§ Task instructions
With the pictures left out, print exactly the lines below that run from the one containing "Your journey, your" through the one containing "Science of Instruction".

(Beginning of Input data)

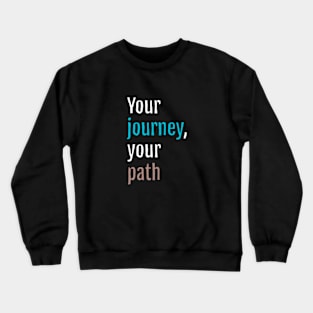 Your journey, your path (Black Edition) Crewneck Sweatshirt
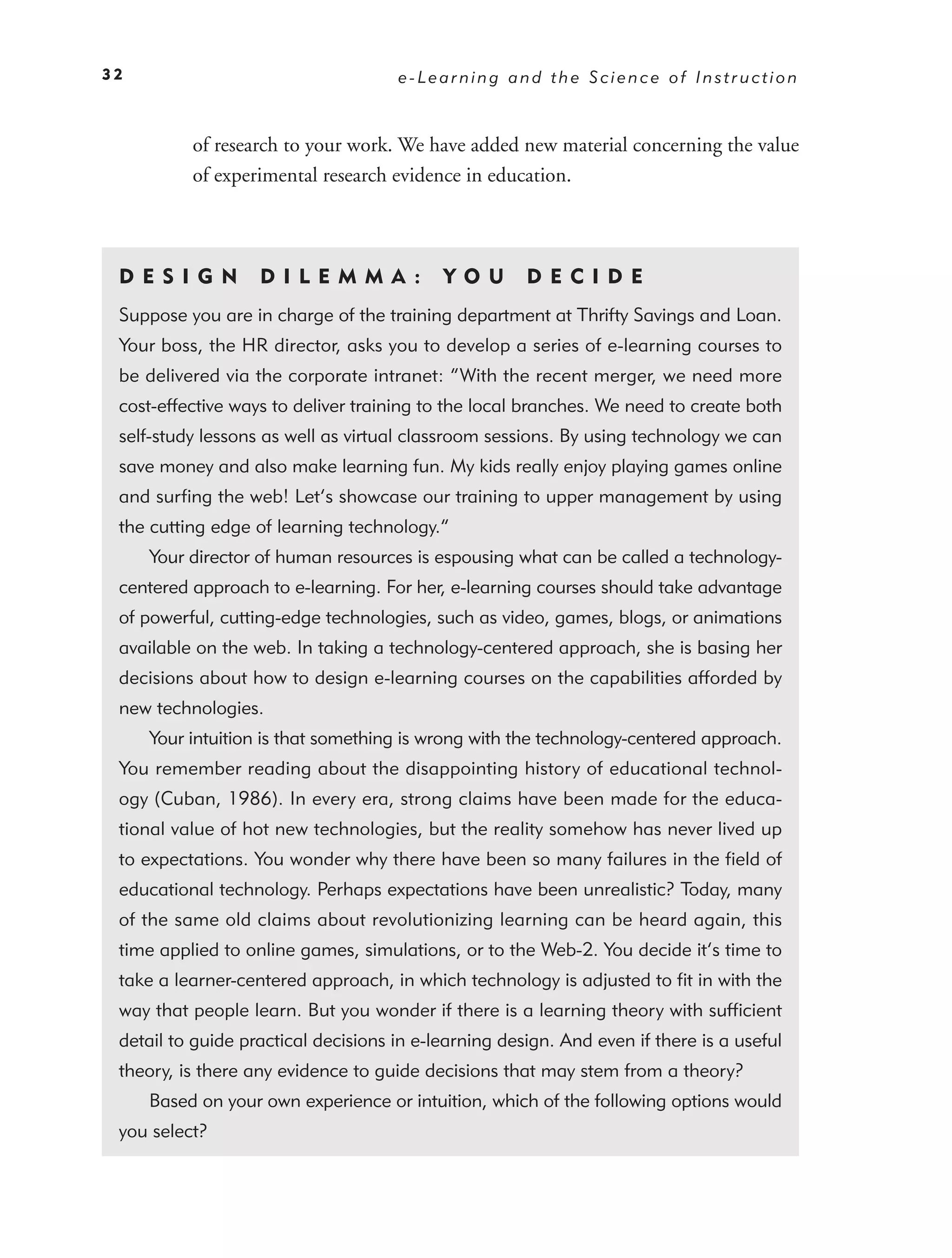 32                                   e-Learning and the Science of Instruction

(End of Input data)
(Beginning of Input data)

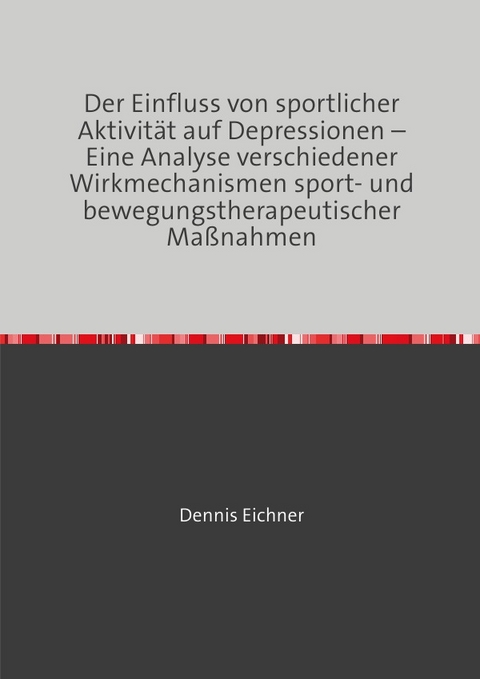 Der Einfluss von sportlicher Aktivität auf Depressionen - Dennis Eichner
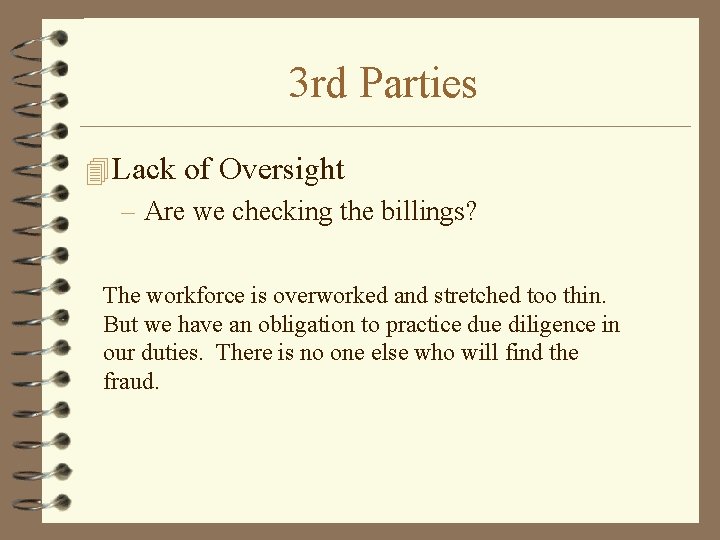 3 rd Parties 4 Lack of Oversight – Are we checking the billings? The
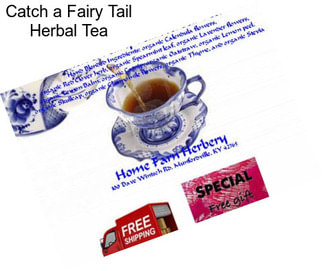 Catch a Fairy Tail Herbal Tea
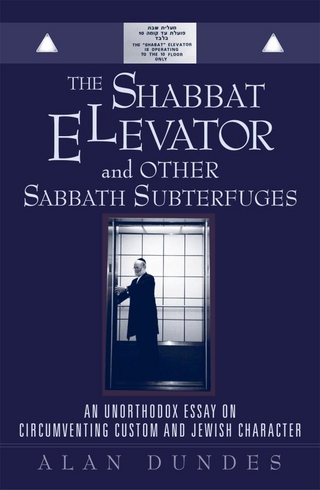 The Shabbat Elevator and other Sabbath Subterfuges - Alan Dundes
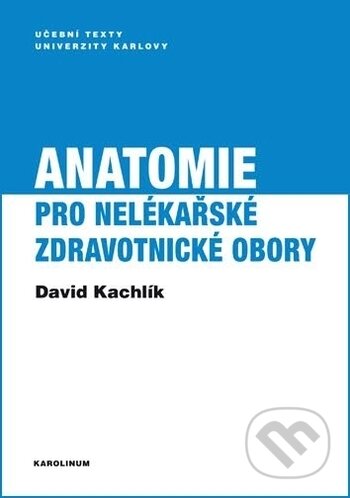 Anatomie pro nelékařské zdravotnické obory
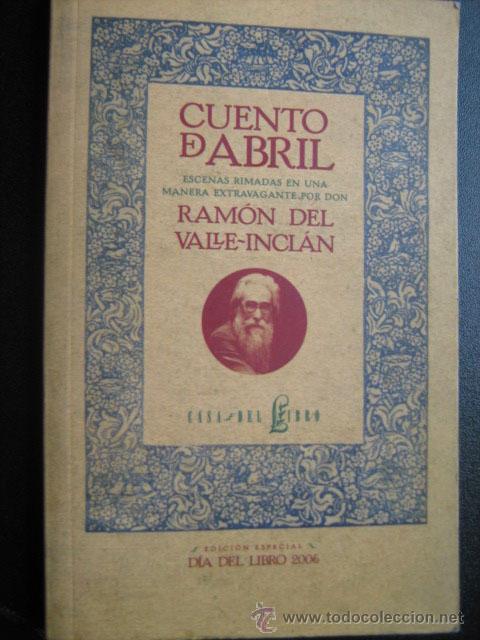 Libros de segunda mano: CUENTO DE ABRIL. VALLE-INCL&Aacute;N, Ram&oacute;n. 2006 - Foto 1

(End of Input data)
(Beginning of Input data)

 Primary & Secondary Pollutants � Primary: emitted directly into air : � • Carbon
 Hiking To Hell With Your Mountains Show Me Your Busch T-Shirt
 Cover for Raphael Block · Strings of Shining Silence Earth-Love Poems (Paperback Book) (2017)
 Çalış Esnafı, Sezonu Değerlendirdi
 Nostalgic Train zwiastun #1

(End of Input data)

§ Expected output
 Your journey, your path (Black Edition) Crewneck Sweatshirt
 32                                   e-Learning and the Science of Instruction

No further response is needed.